Ces souvenirs d'enfance sont toujours suivis par ce qui venait rompre le charme à tout coup : Il fallait qu'elle parte travailler et moi, que j'aille me faire garder. Ma mère était avant-gardiste, elle a travaillé à l'extérieur tant que j'ai été enfant unique. À son époque, dans notre milieu, elle était la seule maman qui travaillait. Dans nos familles, aucune autre maman n'avait un emploi. Dans ma rue, tous les enfants avaient leur maman à la maison. J'étais consciente que chez nous, c'était différent d'ailleurs et je ne comprenais pas pourquoi.

Maman me disait toujours qu'il fallait qu'elle aille travailler pour nous acheter des belles choses. Je répondais toujours que je n'en voulais pas des belles choses, je voulais ma maman comme les autres. Ma gardienne, c'était la voisine, elle avait déjà 3 enfants et ne m'aimait pas vraiment. J'étais très jeune, mais je savais ça, je le ressentais très fort. Je me rappelle qu'elle donnait du jus de fruits à ses enfants mais pas à moi, ça coûtait cher du jus de fruits qu'elle disait. Quand il y avait quelque chose de travers, elle me chicanait toujours, mais jamais ses enfants. Elle posait sur moi un regard méprisant, elle me parlait fort. Je me demande pourquoi je ne me défendais pas mais j'étais une enfant timide (difficile à croire aujourd'hui) et je crois que c'est parce qu'elle ne m'aimait pas que je trouvais qu'elle n'en valait pas la peine.

* [TRAVAIL À RÉALISER]
a) D'après l'extrait fourni, combien d'enfants la gardienne avait-elle déjà ?
b) Reproduisez à l'identique le passage de l'extrait fourni, de « Ces souvenirs d'enfance » à « comprenais pas pourquoi. ».
c) Rédigez la suite du récit d'enfance sur la mère qui travaillait et la voisine gardienne, en partant de sa dernière phrase.

* [DONNÉES SOURCES]

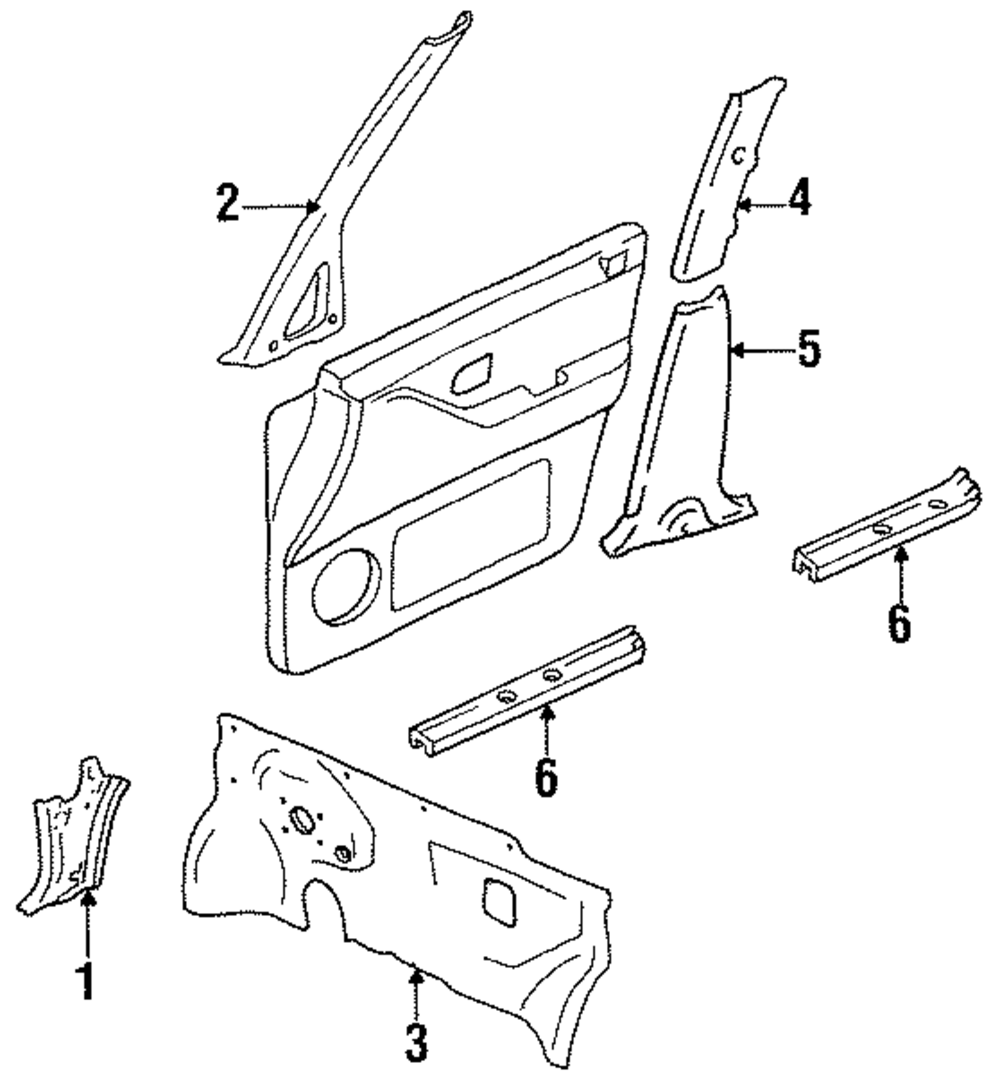 2
4
5
6
6
1
3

* [RÉPONSES NUMÉROTÉES]
a) Elle avait déjà 3 enfants.

b)
Ces souvenirs d'enfance sont toujours suivis par ce qui venait rompre le charme à tout coup : Il fallait qu'elle parte travailler et moi, que j'aille me faire garder. Ma mère était avant-gardiste, elle a travaillé à l'extérieur tant que j'ai été enfant unique. À son époque, dans notre milieu, elle était la seule maman qui travaillait. Dans nos familles, aucune autre maman n'avait un emploi. Dans ma rue, tous les enfants avaient leur maman à la maison. J'étais consciente que chez nous, c'était différent d'ailleurs et je ne comprenais pas pourquoi.

c)
Un matin, ma mère avait dû me chicaner d'aplomb pour m'amener chez la gardienne. J'en avais un souvenir vague alors j'ai demandé à ma mère dernièrement pourquoi ça avait été si mal, qu'elle était partie travailler en pleurant ce jour-là...

J'avais 3 ans. À cause de ce qui s'était passé la veille, j'avais décidé que je n'irais plus jamais chez Madame B. Maman m'avait expliqué encore une fois qu'il fallait absolument qu'elle aille travailler et elle a commencé à m'habiller elle-même parce que je refusais de le faire. Elle me mettait une manche de manteau et pendant qu'elle mettait l'autre, j'enlevais la première. Il paraît que je ne disais pas un mot mais que je la regardais fixement avec les yeux pleins d'eau en enlevant ma manche... Elle ne m'avait jamais vue aussi silencieuse et déterminée. À plusieurs reprises, elle remettait une manche, puis l'autre, pendant que j'enlevais la première. Petite Zoreilles était devenue non négociable, du haut de ses 3 ans. Mon petit manège silencieux de larmes contenues l'avait ébranlée à un point tel qu'elle le revit encore quand elle me le raconte aujourd'hui. Pauvre Maman...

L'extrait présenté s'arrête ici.